Us scientists have reportedly shown how stability issues associated with these architectures can be addressed with the help of electrochemical pulses, paving the way for electric cars and smartphones that run longer on each charge. The research has been published in ACS Energy Letters, a journal of the American Chemical Society.
Part of the research in this area has focused on the anode, which serves as one of the device's two electrodes and helps facilitate the transport of lithium ions through liquid electrolytes.
Today's anodes are made from a mix of graphite and copper, but pure lithium metal is an attractive alternative because it offers the highest energy density of any solid material.
So far, however, integrating lithium metal into batteries has been difficult, as scientists have encountered all sorts of safety issues that have quickly led to their downfall.
One idea is that replacing liquid electrolytes with solid ones will lead to batteries that are better suited to lithium. This crossover of materials is a new focus of work by scientists at Oak Ridge National Laboratory (ORNL), who believe they have found a way to bind them together in a stable and durable way without compromising performance.
In solid-state batteries, fusing materials together is often a tricky task because continuous charge-discharge cycles can make joints unstable and cause cavities to form, known as contact impedance.

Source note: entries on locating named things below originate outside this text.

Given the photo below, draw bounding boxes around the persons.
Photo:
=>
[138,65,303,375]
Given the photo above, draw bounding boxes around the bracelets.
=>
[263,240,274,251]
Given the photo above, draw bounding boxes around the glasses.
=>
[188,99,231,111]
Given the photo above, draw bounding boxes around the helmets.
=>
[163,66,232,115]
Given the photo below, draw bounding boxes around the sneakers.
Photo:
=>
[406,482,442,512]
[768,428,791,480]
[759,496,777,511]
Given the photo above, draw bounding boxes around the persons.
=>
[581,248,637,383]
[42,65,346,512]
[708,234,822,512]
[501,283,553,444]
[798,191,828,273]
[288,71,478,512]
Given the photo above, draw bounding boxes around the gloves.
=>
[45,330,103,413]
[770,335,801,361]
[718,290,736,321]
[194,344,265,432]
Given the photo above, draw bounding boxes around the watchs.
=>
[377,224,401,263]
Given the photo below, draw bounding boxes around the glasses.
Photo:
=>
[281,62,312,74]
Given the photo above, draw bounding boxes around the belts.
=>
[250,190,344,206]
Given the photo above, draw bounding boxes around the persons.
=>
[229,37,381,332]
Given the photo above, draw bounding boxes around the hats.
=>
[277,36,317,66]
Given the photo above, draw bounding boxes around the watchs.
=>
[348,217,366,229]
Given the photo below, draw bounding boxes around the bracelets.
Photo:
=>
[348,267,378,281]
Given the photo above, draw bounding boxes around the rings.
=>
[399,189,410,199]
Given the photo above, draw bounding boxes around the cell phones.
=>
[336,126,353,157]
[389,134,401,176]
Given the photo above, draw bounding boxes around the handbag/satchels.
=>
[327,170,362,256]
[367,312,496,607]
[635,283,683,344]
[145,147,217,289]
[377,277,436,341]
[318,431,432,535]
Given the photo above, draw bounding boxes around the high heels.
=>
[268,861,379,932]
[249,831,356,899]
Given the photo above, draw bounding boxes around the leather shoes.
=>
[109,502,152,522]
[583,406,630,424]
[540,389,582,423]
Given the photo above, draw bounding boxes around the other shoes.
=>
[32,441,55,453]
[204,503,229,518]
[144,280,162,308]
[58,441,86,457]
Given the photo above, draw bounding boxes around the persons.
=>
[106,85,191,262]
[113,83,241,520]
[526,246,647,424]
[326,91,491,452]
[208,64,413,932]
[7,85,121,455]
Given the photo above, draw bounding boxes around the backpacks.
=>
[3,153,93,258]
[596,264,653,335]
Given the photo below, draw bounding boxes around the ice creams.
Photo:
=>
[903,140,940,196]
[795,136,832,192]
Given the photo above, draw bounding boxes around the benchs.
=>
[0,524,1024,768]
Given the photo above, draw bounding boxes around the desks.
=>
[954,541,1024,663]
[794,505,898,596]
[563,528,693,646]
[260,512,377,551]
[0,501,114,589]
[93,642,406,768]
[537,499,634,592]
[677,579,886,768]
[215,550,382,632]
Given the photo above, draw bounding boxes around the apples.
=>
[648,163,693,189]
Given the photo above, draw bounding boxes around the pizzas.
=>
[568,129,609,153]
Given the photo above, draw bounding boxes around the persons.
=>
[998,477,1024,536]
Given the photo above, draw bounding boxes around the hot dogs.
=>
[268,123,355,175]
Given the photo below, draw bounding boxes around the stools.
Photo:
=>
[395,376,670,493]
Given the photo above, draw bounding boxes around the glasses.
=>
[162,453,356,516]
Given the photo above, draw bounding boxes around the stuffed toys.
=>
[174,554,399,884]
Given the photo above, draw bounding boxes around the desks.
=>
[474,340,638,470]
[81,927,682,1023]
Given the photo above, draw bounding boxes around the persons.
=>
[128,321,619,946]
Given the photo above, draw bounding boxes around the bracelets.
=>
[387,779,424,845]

Applying pressure is one way to solve this problem, but this technique requires regular use while the battery is running and can cause a short circuit.

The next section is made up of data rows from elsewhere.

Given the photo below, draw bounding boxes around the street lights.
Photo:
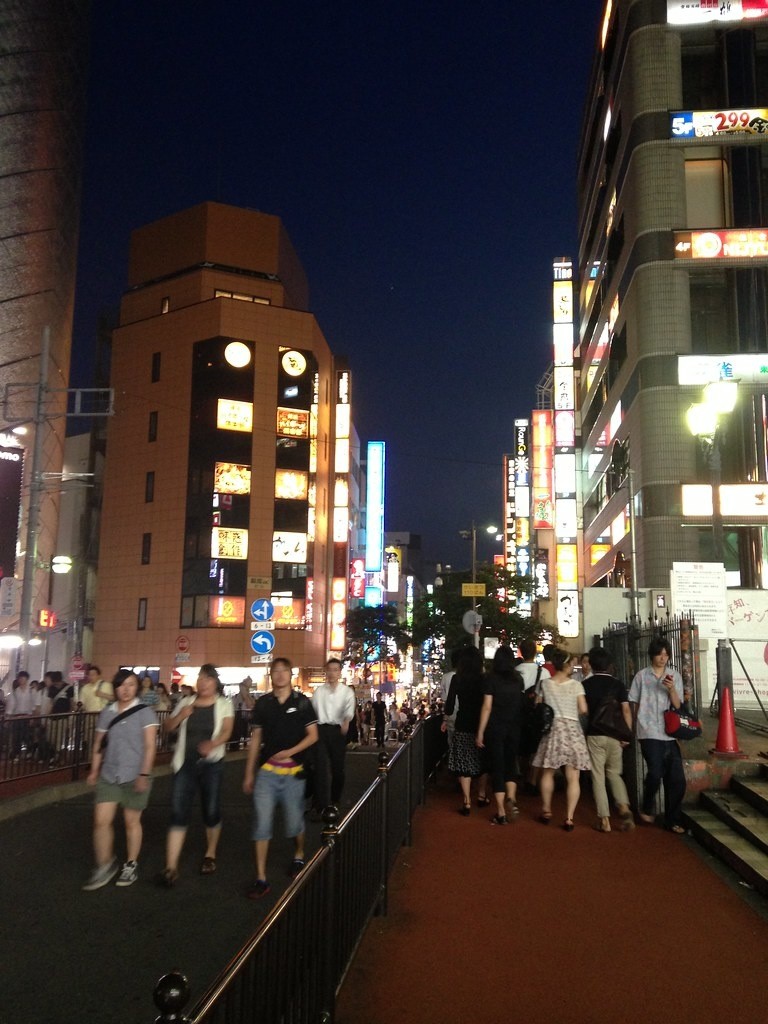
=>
[39,554,76,685]
[459,518,498,653]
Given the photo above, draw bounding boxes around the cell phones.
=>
[666,674,673,680]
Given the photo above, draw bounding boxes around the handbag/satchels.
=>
[532,681,555,735]
[664,702,702,741]
[524,664,542,699]
[591,678,633,744]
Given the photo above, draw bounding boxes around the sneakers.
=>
[251,877,271,898]
[83,860,117,891]
[290,859,304,878]
[116,860,138,887]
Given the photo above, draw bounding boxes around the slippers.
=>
[620,819,635,831]
[591,822,611,834]
[642,813,653,823]
[667,824,685,834]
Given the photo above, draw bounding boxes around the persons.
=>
[242,657,319,900]
[156,663,234,884]
[81,669,161,891]
[347,684,444,750]
[440,639,636,832]
[311,658,356,824]
[0,666,255,768]
[626,638,687,834]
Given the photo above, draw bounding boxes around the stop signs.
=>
[170,671,181,684]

ORNL's scientists found that when the lithium metal anode was combined with a solid electrolyte, they could eliminate these gaps by applying a short, high-voltage electrochemical pulse. These pulses act as an electric current around the voids, causing them to dissipate, creating a wider contact at the material interface.
Since this has no adverse effect on the battery, and pulse technology can restore the battery to almost its original capacity, the scientists envision that the technology could one day provide a viable way to manage the operation of solid-state lithium-metal batteries.
They say such a system could provide twice the energy density of current solutions and be much smaller, meaning electric cars could go farther on each charge or smartphones could run for longer.
Ilias Belharouak, co-leader of the project, said: "This approach will achieve an all-solid-state architecture without applying forces that could damage the battery, making deployment during battery life impractical. In our development process, the battery can be manufactured normally, and if the battery is tired, pulses can be applied to rejuvenate and refresh the interface."
The scientists are now continuing to develop the technology by experimenting with more advanced electrolyte materials and studying how to scale it up to working scale solid-state battery systems.